▶ GIVEN EXERCISE: Reproduce each line exactly, including spacing and punctuation.

* begin MATERIAL PROVIDED *

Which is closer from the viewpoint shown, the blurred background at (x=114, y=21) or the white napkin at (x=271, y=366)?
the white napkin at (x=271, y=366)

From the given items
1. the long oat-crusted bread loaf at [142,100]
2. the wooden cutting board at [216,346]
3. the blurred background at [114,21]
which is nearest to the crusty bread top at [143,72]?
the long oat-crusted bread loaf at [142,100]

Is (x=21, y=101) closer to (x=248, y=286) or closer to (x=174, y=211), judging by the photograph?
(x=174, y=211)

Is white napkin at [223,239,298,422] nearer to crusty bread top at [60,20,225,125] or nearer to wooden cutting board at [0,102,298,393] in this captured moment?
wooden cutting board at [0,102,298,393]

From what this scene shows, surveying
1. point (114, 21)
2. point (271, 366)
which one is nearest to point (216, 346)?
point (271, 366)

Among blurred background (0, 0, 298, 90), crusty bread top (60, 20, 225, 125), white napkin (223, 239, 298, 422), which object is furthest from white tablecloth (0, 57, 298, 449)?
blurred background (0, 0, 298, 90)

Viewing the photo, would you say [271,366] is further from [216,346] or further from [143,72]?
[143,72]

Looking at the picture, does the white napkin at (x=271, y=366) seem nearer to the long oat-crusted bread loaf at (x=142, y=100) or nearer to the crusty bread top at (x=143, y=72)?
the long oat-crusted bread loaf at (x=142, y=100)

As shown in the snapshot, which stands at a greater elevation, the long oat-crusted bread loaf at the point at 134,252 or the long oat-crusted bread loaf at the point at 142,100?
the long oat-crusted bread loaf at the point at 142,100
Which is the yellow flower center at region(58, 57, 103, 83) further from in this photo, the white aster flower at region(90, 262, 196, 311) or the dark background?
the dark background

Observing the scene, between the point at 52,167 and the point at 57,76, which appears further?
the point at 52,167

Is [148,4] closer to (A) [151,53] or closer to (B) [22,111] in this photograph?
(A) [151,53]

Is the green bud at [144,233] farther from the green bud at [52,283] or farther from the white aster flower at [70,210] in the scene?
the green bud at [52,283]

* end MATERIAL PROVIDED *

▶ SOLUTION FOR THIS TASK:
Which is closer from the viewpoint shown, the blurred background at (x=114, y=21) or the white napkin at (x=271, y=366)?
the white napkin at (x=271, y=366)

From the given items
1. the long oat-crusted bread loaf at [142,100]
2. the wooden cutting board at [216,346]
3. the blurred background at [114,21]
which is nearest to the crusty bread top at [143,72]?
the long oat-crusted bread loaf at [142,100]

Is (x=21, y=101) closer to (x=248, y=286) or closer to (x=174, y=211), judging by the photograph?
(x=174, y=211)

Is white napkin at [223,239,298,422] nearer to crusty bread top at [60,20,225,125] or nearer to wooden cutting board at [0,102,298,393] in this captured moment?
wooden cutting board at [0,102,298,393]

From what this scene shows, surveying
1. point (114, 21)
2. point (271, 366)
which one is nearest to point (216, 346)?
point (271, 366)

Among blurred background (0, 0, 298, 90), crusty bread top (60, 20, 225, 125), white napkin (223, 239, 298, 422), which object is furthest from white tablecloth (0, 57, 298, 449)?
blurred background (0, 0, 298, 90)

Viewing the photo, would you say [271,366] is further from [216,346] or further from [143,72]?
[143,72]

Looking at the picture, does the white napkin at (x=271, y=366) seem nearer to the long oat-crusted bread loaf at (x=142, y=100) or nearer to the crusty bread top at (x=143, y=72)?
the long oat-crusted bread loaf at (x=142, y=100)

As shown in the snapshot, which stands at a greater elevation, the long oat-crusted bread loaf at the point at 134,252 or the long oat-crusted bread loaf at the point at 142,100?
the long oat-crusted bread loaf at the point at 142,100
Which is the yellow flower center at region(58, 57, 103, 83) further from in this photo, the white aster flower at region(90, 262, 196, 311) or the dark background?
the dark background

Observing the scene, between the point at 52,167 and the point at 57,76, which appears further?
the point at 52,167

Is [148,4] closer to (A) [151,53] or closer to (B) [22,111] in this photograph?
(A) [151,53]

Is the green bud at [144,233] farther from the green bud at [52,283] or farther from the white aster flower at [70,210] in the scene?
the green bud at [52,283]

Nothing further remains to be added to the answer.